▶ _What to work on_:
Reproduce, without changes, the portion of the Brown estate costs judgment from "The applicant seeks" to "standard costs basis.".

#### Provided passage

In the Estate of Colin William Brown (deceased) (No 2)

Case

[2021] SASC 129

11 November 2021


SUPREME COURT OF SOUTH AUSTRALIA

(Testamentary Causes Jurisdiction)

IN THE ESTATE OF COLIN WILLIAM BROWN (DECEASED) (No 2)

[2021] SASC 129

Judgment of the Honourable Justice Stanley  

11 November 2021

SUCCESSION - PROBATE AND LETTERS OF ADMINISTRATION - COSTS

The late Colin William Brown (the deceased) died on 29 December 2018 aged 82 years. The last formal will made by the deceased which could be found is dated 16 July 2014. The deceased was survived by his nephew, David Alan Brown, the applicant, who was appointed as executor under the 16 July 2014 will and the applicant’s wife, Helen Therese Brown, as the substitute.  That will made a specific bequest of $50,000 to the applicant and left the residue of the deceased’s estate, including property at Glandore, to Scouts SA.

The applicant brought proceedings seeking inter alia the admission to probate of a reconstruction of a “lost” will made by the deceased subsequent to 16 July 2014 or in the alternative, the admission to probate of an informal will, being a note of 12 April 2016 prepared by the applicant and signed by the deceased and in the further alternative, a declaration that the deceased died intestate. On 23 September 2021, the Court dismissed the application and ordered that a will of the deceased dated 16 July 2014 be admitted to probate.

The applicant seeks his costs of the proceedings to be paid out of the estate on a solicitor/client basis. He contends that the need for the proceedings lay at the feet of the deceased due to misrepresentations that he made to the applicant during his lifetime. The respondent opposes the application and seeks that the applicant pay its costs of the proceedings on the standard costs basis.

Roche v Roche & Anor (No. 2) [2017] SASC 75, applied.

Brown v Scout Association of Australia (SA Branch) [2021] SASC 113, discussed.

IN THE ESTATE OF COLIN WILLIAM BROWN (DECEASED) (No 2)
[2021] SASC 129

Testamentary causes jurisdiction

STANLEY J:

Introduction

  1. This is an application for costs.

  2. The applicant brought proceedings seeking, inter alia, the admission to probate of a reconstruction of a lost will made by the deceased his uncle, subsequent to 16 July 2014; in the alternative, the admission to probate of an informal will, being a note of 12 April 2016 prepared by the applicant and signed by the deceased; in the further alternative, a declaration that the deceased died intestate.

########
#### Given entries

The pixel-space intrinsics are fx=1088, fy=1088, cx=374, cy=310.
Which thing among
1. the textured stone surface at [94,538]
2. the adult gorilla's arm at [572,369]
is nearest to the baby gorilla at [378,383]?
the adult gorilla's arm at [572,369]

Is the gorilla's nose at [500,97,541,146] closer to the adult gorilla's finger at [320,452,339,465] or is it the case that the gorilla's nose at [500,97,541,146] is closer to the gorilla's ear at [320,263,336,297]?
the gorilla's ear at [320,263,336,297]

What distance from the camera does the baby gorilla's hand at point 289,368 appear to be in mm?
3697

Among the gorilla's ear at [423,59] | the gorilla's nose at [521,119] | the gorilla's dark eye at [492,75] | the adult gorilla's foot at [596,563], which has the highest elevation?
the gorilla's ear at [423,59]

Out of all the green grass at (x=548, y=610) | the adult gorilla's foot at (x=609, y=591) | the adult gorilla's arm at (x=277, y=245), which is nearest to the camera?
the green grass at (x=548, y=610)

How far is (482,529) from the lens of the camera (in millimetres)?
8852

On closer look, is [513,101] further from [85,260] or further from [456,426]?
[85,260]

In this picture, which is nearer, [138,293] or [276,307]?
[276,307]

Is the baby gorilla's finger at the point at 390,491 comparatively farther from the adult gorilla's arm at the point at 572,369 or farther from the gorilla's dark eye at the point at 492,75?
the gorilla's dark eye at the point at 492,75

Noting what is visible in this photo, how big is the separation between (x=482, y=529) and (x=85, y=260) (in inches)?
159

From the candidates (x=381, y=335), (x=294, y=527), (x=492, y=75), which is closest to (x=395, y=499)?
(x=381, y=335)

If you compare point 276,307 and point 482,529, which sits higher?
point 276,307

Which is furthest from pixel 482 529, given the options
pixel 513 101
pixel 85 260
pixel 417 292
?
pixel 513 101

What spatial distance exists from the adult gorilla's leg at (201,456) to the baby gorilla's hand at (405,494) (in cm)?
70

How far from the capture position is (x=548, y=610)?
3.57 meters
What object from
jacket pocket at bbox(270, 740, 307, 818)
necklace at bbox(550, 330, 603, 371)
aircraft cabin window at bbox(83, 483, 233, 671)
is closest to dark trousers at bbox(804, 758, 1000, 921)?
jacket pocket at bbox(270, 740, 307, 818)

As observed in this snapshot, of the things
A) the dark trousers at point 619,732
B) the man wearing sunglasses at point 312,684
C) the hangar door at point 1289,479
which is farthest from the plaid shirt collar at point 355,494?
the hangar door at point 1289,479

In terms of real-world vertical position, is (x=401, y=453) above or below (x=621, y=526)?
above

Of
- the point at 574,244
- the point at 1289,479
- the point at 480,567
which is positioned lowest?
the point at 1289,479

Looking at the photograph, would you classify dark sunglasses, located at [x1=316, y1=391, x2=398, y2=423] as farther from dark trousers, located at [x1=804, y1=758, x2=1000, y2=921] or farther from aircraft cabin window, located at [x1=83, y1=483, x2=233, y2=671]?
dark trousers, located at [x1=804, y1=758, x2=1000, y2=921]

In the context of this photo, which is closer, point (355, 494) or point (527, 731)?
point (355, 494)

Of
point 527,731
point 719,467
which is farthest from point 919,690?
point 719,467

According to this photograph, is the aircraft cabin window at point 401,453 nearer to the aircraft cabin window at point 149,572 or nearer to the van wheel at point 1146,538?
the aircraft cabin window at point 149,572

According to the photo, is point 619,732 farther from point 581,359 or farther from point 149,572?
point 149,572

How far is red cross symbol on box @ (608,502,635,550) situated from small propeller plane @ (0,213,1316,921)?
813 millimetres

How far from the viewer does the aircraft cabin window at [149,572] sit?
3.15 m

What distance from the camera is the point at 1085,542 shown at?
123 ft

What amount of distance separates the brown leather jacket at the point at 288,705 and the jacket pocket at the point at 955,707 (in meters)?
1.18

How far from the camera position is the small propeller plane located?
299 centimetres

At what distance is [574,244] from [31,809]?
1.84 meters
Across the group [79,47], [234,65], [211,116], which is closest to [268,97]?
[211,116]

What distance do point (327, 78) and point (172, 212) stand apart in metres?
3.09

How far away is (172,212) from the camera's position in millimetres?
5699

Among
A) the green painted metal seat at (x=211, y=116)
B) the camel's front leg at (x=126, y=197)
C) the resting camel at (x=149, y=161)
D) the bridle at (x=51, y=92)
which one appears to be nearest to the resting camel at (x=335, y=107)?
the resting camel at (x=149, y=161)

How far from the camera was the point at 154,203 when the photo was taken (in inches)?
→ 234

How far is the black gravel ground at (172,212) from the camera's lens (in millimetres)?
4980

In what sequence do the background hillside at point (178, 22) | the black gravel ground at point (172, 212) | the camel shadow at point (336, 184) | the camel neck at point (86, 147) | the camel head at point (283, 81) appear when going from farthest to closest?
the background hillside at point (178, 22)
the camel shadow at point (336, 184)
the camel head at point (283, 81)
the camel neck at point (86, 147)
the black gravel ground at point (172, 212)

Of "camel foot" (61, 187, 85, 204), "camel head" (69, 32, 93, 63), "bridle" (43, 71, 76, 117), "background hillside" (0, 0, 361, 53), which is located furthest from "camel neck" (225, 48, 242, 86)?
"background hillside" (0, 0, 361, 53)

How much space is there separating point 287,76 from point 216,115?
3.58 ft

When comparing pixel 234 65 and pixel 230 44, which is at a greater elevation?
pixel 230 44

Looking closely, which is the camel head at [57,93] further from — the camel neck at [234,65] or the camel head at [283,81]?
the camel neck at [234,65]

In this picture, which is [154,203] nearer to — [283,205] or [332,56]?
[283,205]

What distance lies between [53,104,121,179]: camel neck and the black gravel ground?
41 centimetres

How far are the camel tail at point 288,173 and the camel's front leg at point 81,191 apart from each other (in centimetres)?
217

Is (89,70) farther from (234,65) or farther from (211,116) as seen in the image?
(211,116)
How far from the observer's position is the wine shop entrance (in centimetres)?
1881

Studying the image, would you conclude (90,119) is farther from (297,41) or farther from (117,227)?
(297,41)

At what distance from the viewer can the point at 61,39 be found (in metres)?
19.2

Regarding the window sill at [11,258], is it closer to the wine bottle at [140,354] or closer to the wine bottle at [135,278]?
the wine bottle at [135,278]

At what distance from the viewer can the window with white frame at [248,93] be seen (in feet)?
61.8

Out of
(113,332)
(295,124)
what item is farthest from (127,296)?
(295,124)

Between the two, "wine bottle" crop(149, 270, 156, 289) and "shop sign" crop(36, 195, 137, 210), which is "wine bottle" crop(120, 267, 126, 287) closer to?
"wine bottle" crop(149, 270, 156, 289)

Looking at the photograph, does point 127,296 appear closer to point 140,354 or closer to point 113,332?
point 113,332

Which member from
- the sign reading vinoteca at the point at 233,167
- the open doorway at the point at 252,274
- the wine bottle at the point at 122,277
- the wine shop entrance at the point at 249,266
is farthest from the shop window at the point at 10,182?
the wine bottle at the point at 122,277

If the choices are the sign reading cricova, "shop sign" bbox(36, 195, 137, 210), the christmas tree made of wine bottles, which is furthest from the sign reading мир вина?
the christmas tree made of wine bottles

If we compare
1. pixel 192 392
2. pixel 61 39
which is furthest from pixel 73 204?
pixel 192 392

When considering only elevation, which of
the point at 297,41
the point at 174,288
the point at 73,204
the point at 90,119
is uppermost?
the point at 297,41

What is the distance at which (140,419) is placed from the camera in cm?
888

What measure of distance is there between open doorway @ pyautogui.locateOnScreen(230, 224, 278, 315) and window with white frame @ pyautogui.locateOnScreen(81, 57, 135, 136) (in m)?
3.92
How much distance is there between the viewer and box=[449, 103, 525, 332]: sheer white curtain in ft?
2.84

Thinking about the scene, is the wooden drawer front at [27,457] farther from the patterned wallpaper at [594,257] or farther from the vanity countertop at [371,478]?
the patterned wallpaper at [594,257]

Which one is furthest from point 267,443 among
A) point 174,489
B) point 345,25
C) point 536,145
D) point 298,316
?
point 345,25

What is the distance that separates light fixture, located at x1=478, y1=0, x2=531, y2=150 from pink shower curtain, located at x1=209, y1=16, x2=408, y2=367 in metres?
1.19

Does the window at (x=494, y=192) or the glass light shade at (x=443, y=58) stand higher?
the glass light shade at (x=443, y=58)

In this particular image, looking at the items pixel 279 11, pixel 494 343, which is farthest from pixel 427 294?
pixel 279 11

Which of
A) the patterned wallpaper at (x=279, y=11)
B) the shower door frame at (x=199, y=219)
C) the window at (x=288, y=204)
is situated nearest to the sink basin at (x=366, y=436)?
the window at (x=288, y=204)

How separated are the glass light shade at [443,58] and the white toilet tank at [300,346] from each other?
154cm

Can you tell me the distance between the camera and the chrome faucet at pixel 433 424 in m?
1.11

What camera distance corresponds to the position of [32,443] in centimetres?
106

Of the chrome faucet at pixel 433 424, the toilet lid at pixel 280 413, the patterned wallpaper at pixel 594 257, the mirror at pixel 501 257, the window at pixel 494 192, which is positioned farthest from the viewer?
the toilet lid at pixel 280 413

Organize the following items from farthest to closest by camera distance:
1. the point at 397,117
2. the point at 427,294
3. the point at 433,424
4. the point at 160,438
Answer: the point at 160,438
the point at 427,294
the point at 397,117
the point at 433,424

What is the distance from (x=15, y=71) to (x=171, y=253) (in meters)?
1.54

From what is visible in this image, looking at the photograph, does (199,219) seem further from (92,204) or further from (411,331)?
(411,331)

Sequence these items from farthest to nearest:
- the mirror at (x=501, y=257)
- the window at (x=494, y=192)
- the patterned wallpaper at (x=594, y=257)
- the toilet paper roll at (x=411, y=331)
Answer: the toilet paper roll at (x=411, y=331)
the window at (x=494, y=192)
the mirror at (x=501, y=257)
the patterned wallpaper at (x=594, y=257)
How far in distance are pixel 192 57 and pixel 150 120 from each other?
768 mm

########

▶ _Response_:
The applicant seeks his costs of the proceedings to be paid out of the estate on a solicitor/client basis. He contends that the need for the proceedings lay at the feet of the deceased due to misrepresentations that he made to the applicant during his lifetime. The respondent opposes the application and seeks that the applicant pay its costs of the proceedings on the standard costs basis.